Woodbridge, a recent hot spot in the debate over services for day laborers -- many of them Hispanic -- and a favored home of Salvadorans for several years now, was the best site for the suburban consulate, Chavez said.
"When we were looking at Maryland, Virginia and the District of Columbia, 40 percent of our total population belongs to Virginia, and Woodbridge has most of the people," Chavez said.
A record of visitors to the consulate in the District shows that 33 percent of those from Virginia come from Woodbridge and Manassas, she said.
The embassy also wanted a location accessible to citizens living in West Virginia, Tennessee and North Carolina, who also use the District consulate, she said.
The 4,000-square-foot office will open Oct. 1, two weeks after a formal ribbon-cutting ceremony featuring Salvadoran President Elias Antonio Saca.

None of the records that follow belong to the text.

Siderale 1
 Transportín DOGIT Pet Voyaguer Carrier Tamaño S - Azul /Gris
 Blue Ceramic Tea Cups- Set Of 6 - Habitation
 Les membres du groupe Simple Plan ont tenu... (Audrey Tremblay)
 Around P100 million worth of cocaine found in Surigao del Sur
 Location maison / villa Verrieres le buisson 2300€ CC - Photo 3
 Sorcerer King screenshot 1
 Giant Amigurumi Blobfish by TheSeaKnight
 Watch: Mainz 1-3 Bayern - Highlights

El Salvador's expansion into Prince William comes at a time when the suburbs are coping with the issues of day laborers, illegal immigration and the proliferation of Hispanic gangs, notably Mara Salvatrucha, or MS-13.
Last year, two dozen Latino day laborers, many naming El Salvador as their native land, were arrested and charged with loitering at a 7-Eleven in Woodbridge. Charges were dismissed against those who appeared in court after advocates negotiated a deal with 7-Eleven that allowed the men to stand in a restricted area outside the store until a permanent day laborers' center is established.
In Herndon, the Town Council's decision to open a publicly funded center where day laborers can wait for jobs or get services set off a furious debate that has extended into the gubernatorial campaign and has led to a lawsuit by a group seeking to block its opening.
Chavez said the embassy is interested in those issues. However, she said, the consulate's mission is to provide services to its citizens wherever they may be. And right now, it is in the suburbs or smaller cities that Salvadorans are seeking affordable housing and access to established Hispanic businesses.
The Woodbridge consulate is one of five that El Salvador is opening across the country this year. The others are in Duluth, Ga., Nogales, Ariz., Elizabeth, N.J., and Santa Ana, Calif., the last of which was reopened after being closed for two years. The openings bring the total number of Salvadoran consulates in the United States to 16.
Prince William welcomes its new, international addition, said Sean T. Connaughton (R), chairman of the Board of County Supervisors. "It is in recognition of the growing number of legal Salvadoran immigrants in Northern Virginia and Prince William County," he said.
Salvadorans have been the largest group of foreign-born residents for at least the past decade, said Jill Allmon, the county demographer.
In Prince William alone, the number of residents born in El Salvador jumped from 5,392 in 1990 to an estimated 10,948 in 2004, making them nearly 19 percent of the county's foreign-born population, she said. That does not count similar growth in Manassas and Manassas Park, which are independent cities within the county.
Residents need relief from the long lines at the consulate in the District, said Carlos A. Castro, who heads the Hispanic Business Council of the Prince William County Regional Chamber of Commerce. "I was in the District, and I told the cabdriver, 'Take me to the Salvadoran consulate. Do you know where it is?' He said, 'That's the place with the line around the corner,' " Castro said.